Use polynomial rolling hash with mod \(2^{61}-1\) and a random base:

1. Precompute:
   - `ha` = prefix hashes of `A`.
   - `ha_rev` = prefix hashes of reversed `A`.
   - `hb` = prefix hashes of `B`.
2. To check if `A[l..r]` is a palindrome:
   - Compute forward hash `fh = hash(A[l..r])` using `ha`.
   - Compute reverse-substring hash `rh = hash(A_rev[rev_l..rev_r])`, where `rev_l, rev_r` are mapped indices in the reversed string.
   - If `fh == rh`, assume palindrome.
3. Function `check(len)`:
   - For all substrings of `A` of length `len`, collect those that are palindromes into a map `vis: hash → (l,r)`.

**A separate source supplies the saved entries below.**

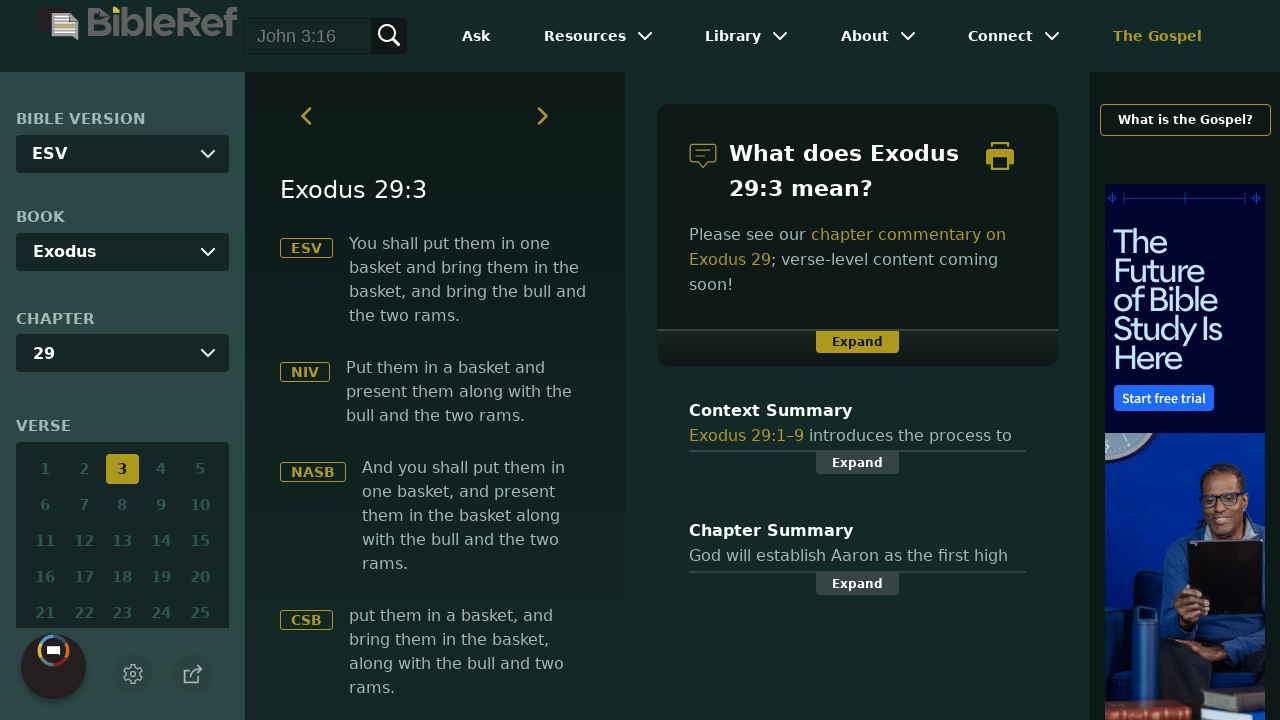

--- FILE ---
content_type: application/javascript
request_url: https://www.bibleref.com/summaries/Exodus-chapter-29.js
body_size: 483
content:
document.write("<center><b>Chapter Summary</b><br>God will establish Aaron as the first high priest. Aaron's sons will begin serving in a hereditary priesthood (Exodus 40:13&ndash;15; Numbers 3:10). In this passage, the Lord gives Moses detailed instructions about how to consecrate this new priesthood. The ritual involves several sacrificial animals and the application of blood. These physical rituals and objects remind Israel of God's loving works on their behalf.</center>");


--- FILE ---
content_type: application/javascript
request_url: https://www.bibleref.com/summaries/Exodus-29-1thru29-9-context.js
body_size: 512
content:
document.write("<center><b>Context Summary</b><br>Exodus 29:1&ndash;9 introduces the process to consecrate Israel's first priests under this covenant (Exodus 19:5&ndash;6). The early stages of consecration require a bull and two rams for sacrifice, various unleavened foods, and the priestly garments (Exodus 28). After washing, the priests put on these sacred clothes and begin the main part of the ordination ceremony. This will inaugurate a permanent line of priests through Aaron's descendants.</center>");


--- FILE ---
content_type: image/svg+xml
request_url: https://www.gqm.one/sitelogos/socialmedia/logo-twitter-white.svg
body_size: 753
content:
<svg xmlns="http://www.w3.org/2000/svg" width="24" height="24" viewBox="0 0 24 24"><g><rect class="nc-transparent-rect" x="0" y="0" width="24" height="24" rx="0" ry="0" fill="none" stroke="none"></rect><g class="nc-icon-wrapper" fill="#fff"><path fill="#fff" d="M24,4.6c-0.9,0.4-1.8,0.7-2.8,0.8c1-0.6,1.8-1.6,2.2-2.7c-1,0.6-2,1-3.1,1.2c-0.9-1-2.2-1.6-3.6-1.6 c-2.7,0-4.9,2.2-4.9,4.9c0,0.4,0,0.8,0.1,1.1C7.7,8.1,4.1,6.1,1.7,3.1C1.2,3.9,1,4.7,1,5.6c0,1.7,0.9,3.2,2.2,4.1 C2.4,9.7,1.6,9.5,1,9.1c0,0,0,0,0,0.1c0,2.4,1.7,4.4,3.9,4.8c-0.4,0.1-0.8,0.2-1.3,0.2c-0.3,0-0.6,0-0.9-0.1c0.6,2,2.4,3.4,4.6,3.4 c-1.7,1.3-3.8,2.1-6.1,2.1c-0.4,0-0.8,0-1.2-0.1c2.2,1.4,4.8,2.2,7.5,2.2c9.1,0,14-7.5,14-14c0-0.2,0-0.4,0-0.6 C22.5,6.4,23.3,5.5,24,4.6z"></path></g></g></svg>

   - For all substrings of `B` of length `len`, compute hash and see if it appears in `vis`.
   - If yes, return its `(l,r)` from `A`; else fail.
4. Binary search on palindrome radius `mid` for:
   - Odd lengths: `len = 2*mid - 1`.
   - Even lengths: `len = 2*mid`.
   For each `len`, call `check(len)`; if it finds a palindrome, update the best answer (by length) and try bigger; otherwise smaller.
5. After both searches, print the best substring found in `A`.

This yields a fast, randomized solution that passes for |A|,|B| ≤ 2000.